The International Journal of INCLUSIVE DEMOCRACY, vol.3, no.2, (April 2007)
General attack in the Middle East*
In the Middle East, a generalised crisis has blown up as a result of the systematic effort of the transnational elite led by its Anglo-American section to fully integrate the region into the New World Order of capitalist neoliberal globalisation and to ensure the necessary energy resources for the continuation of the market economy expansion, at a particularly critical time when oil stocks are heading for exhaustion. The crisis in the Middle East, which culminated in the rapacious invasion of Iraq and Afghanistan and the brutal occupation of these countries by the armed forces of the transnational elite, is expected to worsen even more in the near future. This is made evident from a series of recent events, such as:
- The blatant contempt of popular will shown once more by the US elite that dominates the transnational elite, which, ignoring the mass rejection of its Iraq policy in the mid-term elections, decided an extra surge of troops, recruited, as usually, mainly from the American lumpenproletariat.
- The rejection of the proposals of the less aggressive sections of the transnational elite, which, as the Baker committee proposals showed, would have been ready to accept, through negotiations with Iran and Syria, a form of joint control of the Middle East.
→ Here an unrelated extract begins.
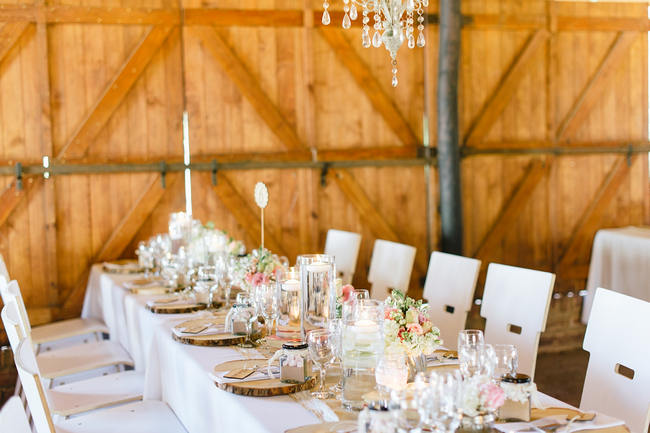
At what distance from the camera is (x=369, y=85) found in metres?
6.66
On the contrary, it is evident that a path leading to a collision with Islamist Iran was decided, under the pretext of its program of nuclear energy.
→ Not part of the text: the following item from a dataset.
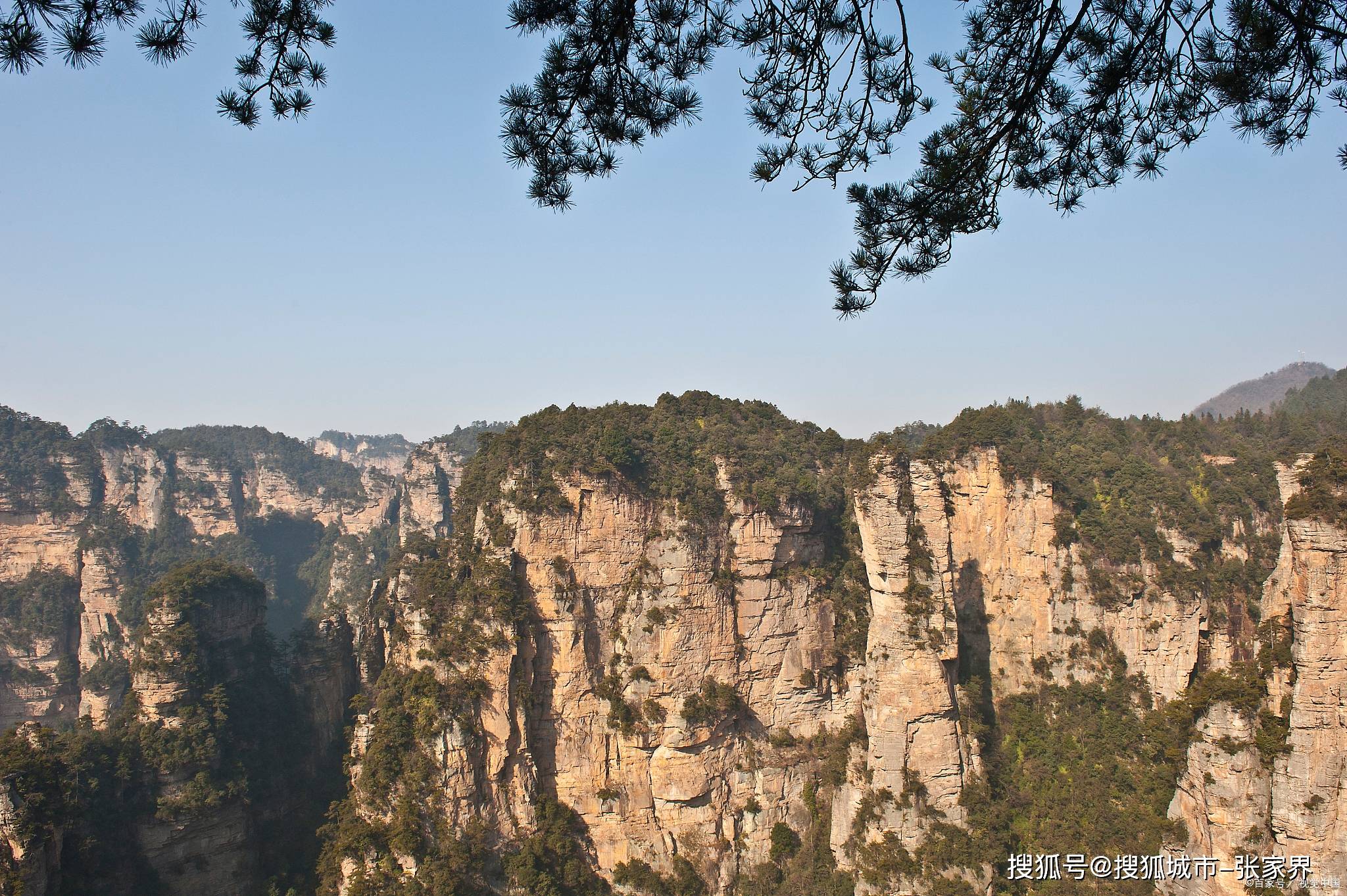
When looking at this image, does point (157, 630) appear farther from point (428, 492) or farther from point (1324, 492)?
point (428, 492)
- The unscrupulous support by the entire transnational elite of its protégé Siniora regime in Lebanon, despite the fact that the vast majority of the Lebanese people support the Hezbollah demand for a government of national unity to ensure the country’s national independence.
- The side-stepping and economic strangulation of the Palestinian government, (which was elected on the basis of all the requirements of representative "democracy"), and the consequent encouragement of Abbas to illegitimately call for early elections.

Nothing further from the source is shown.